Network Chaos Scenario

1: Network Chaos Scenario using Krkn
2: Network Chaos Scenarios using Krknctl
3: Network Chaos Scenario using Krkn-Hub

Scenario to introduce network latency, packet loss, and bandwidth restriction in the Node’s host network interface. The purpose of this scenario is to observe faults caused by random variations in the network.
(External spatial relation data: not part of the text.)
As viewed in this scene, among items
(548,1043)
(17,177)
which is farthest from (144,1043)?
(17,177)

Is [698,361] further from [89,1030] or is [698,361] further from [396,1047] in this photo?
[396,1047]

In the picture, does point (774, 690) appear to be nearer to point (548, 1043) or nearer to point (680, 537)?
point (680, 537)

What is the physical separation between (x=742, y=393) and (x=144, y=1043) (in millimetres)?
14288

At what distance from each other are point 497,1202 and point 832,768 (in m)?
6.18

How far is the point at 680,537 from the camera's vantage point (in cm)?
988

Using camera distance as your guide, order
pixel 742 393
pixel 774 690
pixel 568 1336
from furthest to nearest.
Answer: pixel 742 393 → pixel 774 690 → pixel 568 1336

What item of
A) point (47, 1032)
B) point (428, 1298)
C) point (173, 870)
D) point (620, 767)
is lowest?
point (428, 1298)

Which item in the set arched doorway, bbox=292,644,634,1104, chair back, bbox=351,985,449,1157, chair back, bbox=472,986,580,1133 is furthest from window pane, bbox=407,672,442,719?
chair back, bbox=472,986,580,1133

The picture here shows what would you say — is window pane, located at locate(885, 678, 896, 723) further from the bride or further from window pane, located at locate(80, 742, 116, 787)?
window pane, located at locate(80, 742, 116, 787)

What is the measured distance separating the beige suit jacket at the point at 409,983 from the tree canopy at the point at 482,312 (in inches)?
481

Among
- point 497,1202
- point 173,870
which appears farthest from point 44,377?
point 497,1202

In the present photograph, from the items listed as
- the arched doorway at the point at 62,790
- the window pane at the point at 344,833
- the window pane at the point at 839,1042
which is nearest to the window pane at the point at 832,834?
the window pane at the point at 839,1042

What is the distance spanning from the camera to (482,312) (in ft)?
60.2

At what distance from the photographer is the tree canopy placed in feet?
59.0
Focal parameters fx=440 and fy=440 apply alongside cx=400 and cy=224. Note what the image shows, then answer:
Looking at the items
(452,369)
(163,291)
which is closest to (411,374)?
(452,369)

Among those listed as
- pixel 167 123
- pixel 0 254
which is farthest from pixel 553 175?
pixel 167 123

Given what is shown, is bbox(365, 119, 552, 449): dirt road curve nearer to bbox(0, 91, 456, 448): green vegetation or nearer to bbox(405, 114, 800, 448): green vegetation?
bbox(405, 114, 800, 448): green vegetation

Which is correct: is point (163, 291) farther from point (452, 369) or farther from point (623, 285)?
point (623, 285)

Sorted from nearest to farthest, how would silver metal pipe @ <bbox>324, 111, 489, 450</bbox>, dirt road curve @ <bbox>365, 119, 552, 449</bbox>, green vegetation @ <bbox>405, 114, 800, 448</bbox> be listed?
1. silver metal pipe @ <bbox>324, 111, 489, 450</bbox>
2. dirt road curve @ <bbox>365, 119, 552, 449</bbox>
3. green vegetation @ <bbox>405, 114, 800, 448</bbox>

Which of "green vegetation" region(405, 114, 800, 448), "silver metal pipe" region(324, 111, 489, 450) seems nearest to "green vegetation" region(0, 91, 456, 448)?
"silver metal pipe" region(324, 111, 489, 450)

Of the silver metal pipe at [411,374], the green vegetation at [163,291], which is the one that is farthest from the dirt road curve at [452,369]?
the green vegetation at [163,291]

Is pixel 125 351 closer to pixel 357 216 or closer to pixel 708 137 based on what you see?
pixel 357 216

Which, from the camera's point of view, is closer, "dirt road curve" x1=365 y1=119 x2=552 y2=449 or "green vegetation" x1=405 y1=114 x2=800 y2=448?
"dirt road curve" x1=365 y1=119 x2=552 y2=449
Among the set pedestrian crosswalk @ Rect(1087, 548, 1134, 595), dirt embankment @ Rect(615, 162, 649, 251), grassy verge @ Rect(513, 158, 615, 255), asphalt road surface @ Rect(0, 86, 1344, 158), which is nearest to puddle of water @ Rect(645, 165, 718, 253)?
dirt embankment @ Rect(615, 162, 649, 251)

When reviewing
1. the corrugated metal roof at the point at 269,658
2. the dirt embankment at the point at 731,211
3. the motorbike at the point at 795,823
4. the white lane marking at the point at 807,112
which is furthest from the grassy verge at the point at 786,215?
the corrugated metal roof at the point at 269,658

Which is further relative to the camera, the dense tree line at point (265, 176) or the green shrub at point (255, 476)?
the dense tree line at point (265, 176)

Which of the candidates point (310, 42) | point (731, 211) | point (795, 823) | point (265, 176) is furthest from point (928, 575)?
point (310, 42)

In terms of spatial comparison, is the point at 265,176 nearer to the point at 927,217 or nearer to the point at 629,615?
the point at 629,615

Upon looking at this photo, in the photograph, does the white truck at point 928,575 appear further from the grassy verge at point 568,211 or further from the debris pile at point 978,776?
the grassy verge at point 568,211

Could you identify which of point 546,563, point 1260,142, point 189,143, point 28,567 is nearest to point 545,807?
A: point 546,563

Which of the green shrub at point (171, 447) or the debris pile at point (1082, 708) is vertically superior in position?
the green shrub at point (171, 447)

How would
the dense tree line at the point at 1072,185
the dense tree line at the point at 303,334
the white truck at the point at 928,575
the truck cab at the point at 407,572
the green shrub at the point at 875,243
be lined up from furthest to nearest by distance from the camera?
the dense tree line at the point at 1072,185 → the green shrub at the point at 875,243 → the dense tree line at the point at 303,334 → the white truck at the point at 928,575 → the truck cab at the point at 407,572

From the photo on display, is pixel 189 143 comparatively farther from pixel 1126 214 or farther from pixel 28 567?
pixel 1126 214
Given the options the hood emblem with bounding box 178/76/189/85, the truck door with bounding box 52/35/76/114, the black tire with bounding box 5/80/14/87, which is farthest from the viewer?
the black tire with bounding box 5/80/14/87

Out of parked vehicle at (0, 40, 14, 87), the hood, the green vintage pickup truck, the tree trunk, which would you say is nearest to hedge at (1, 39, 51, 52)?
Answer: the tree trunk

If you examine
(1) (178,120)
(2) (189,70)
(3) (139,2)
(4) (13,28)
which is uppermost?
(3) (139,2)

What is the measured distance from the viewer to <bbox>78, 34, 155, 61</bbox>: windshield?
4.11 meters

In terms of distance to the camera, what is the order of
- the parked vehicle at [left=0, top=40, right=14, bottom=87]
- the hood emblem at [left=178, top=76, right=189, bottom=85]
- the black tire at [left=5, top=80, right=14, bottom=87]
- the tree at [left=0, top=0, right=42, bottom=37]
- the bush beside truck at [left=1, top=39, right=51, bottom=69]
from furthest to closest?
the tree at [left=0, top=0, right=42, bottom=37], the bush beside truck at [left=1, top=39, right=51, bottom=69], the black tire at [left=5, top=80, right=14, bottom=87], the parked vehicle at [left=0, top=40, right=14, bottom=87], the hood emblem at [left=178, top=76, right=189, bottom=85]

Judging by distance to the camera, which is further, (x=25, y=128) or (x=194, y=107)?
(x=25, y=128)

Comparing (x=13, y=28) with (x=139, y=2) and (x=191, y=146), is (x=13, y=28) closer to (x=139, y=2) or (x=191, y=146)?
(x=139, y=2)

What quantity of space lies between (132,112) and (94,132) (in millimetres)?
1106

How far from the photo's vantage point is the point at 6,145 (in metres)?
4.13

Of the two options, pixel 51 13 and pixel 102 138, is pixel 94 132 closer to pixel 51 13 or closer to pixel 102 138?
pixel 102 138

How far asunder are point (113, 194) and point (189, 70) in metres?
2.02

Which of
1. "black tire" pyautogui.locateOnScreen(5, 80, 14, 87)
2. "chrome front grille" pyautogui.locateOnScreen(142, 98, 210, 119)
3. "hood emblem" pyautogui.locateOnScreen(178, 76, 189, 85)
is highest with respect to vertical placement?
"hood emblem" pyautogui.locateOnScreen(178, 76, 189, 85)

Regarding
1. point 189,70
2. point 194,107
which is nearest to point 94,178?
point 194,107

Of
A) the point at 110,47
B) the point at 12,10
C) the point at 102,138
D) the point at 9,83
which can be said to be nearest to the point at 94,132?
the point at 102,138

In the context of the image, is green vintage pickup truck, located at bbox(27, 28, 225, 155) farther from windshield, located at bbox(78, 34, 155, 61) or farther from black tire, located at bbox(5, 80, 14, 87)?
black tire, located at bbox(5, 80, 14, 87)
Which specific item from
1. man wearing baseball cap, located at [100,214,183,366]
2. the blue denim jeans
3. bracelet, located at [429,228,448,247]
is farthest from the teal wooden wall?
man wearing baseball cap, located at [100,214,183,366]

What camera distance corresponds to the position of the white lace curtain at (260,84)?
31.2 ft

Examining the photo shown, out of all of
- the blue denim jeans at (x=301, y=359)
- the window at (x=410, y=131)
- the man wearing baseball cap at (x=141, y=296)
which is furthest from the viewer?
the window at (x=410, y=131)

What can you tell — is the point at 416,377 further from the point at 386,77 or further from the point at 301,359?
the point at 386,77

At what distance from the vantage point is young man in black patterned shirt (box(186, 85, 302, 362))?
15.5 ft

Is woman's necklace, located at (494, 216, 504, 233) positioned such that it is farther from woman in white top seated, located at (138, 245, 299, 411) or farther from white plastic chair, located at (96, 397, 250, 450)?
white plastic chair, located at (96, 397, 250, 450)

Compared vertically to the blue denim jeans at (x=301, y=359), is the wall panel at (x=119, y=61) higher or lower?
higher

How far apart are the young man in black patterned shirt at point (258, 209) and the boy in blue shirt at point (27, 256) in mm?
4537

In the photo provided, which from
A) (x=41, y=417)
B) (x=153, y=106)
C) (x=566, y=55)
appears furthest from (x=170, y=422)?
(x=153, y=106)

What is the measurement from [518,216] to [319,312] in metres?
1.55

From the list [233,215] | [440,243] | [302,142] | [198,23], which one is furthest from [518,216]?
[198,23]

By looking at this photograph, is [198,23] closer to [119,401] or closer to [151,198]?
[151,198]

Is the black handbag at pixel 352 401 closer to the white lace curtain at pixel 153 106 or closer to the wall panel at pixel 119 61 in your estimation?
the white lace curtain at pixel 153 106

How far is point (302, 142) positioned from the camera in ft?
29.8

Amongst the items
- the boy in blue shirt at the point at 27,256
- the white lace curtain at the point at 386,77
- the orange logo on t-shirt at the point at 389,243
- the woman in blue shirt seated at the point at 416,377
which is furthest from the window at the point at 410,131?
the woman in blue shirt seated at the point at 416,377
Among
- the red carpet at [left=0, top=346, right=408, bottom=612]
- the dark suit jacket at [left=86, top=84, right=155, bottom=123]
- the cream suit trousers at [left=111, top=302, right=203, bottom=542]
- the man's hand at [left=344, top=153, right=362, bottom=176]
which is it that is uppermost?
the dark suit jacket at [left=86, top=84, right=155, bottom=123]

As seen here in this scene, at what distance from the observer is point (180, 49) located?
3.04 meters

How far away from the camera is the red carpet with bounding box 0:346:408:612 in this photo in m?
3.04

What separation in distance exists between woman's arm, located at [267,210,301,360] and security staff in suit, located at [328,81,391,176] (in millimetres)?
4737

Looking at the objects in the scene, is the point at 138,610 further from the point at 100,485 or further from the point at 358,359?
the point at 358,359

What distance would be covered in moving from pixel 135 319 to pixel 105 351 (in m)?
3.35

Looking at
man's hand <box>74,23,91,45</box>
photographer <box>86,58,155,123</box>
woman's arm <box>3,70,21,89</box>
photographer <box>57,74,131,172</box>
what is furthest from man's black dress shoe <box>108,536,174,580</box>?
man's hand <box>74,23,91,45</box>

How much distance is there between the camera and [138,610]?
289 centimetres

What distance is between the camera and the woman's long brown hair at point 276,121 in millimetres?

1 - Network Chaos Scenario using Krkn

Sample scenario config for egress traffic shaping

network_chaos:                                    # Scenario to create an outage by simulating random variations in the network.
  duration: 300                                   # In seconds - duration network chaos will be applied.
  node_name:                                      # Comma separated node names on which scenario has to be injected.
  label_selector: node-role.kubernetes.io/master  # When node_name is not specified, a node with matching label_selector is selected for running the scenario.
  instance_count: 1                               # Number of nodes in which to execute network chaos.
  interfaces:                                     # List of interface on which to apply the network restriction.
  - "ens5"                                        # Interface name would be the Kernel host network interface name.
  execution: serial|parallel                      # Execute each of the egress options as a single scenario(parallel) or as separate scenario(serial).
  egress:
    latency: 500ms
    loss: 50%                                    # percentage
    bandwidth: 10mbit

Sample scenario config for ingress traffic shaping (using a plugin)

- id: network_chaos
  config:
    node_interface_name:                            # Dictionary with key as node name(s) and value as a list of its interfaces to test
      ip-10-0-128-153.us-west-2.compute.internal:
        - ens5
        - genev_sys_6081
    label_selector: node-role.kubernetes.io/master  # When node_interface_name is not specified, nodes with matching label_selector is selected for node chaos scenario injection
    instance_count: 1                               # Number of nodes to perform action/select that match the label selector
    kubeconfig_path: ~/.kube/config                 # Path to kubernetes config file. If not specified, it defaults to ~/.kube/config
    execution_type: parallel                        # Execute each of the ingress options as a single scenario(parallel) or as separate scenario(serial).
    network_params:
        latency: 500ms
        loss: '50%'
        bandwidth: 10mbit
    wait_duration: 120
    test_duration: 60

Note: For ingress traffic shaping, ensure that your node doesn’t have any IFB interfaces already present. The scenario relies on creating IFBs to do the shaping, and they are deleted at the end of the scenario.

Steps

Pick the nodes to introduce the network anomaly either from node_name or label_selector.
Verify interface list in one of the nodes or use the interface with a default route, as test interface, if no interface is specified by the user.
Set traffic shaping config on node’s interface using tc and netem.
Wait for the duration time.
Remove traffic shaping config on node’s interface.
Remove the job that spawned the pod.

How to Use Plugin Name

Add the plugin name to the list of chaos_scenarios section in the config/config.yaml file

kraken:
    kubeconfig_path: ~/.kube/config                     # Path to kubeconfig
    .. 
    chaos_scenarios:
        - network_chaos_scenarios:
            - scenarios/<scenario_name>.yaml

2 - Network Chaos Scenarios using Krknctl

krknctl run network-chaos (optional: --<parameter>:<value> )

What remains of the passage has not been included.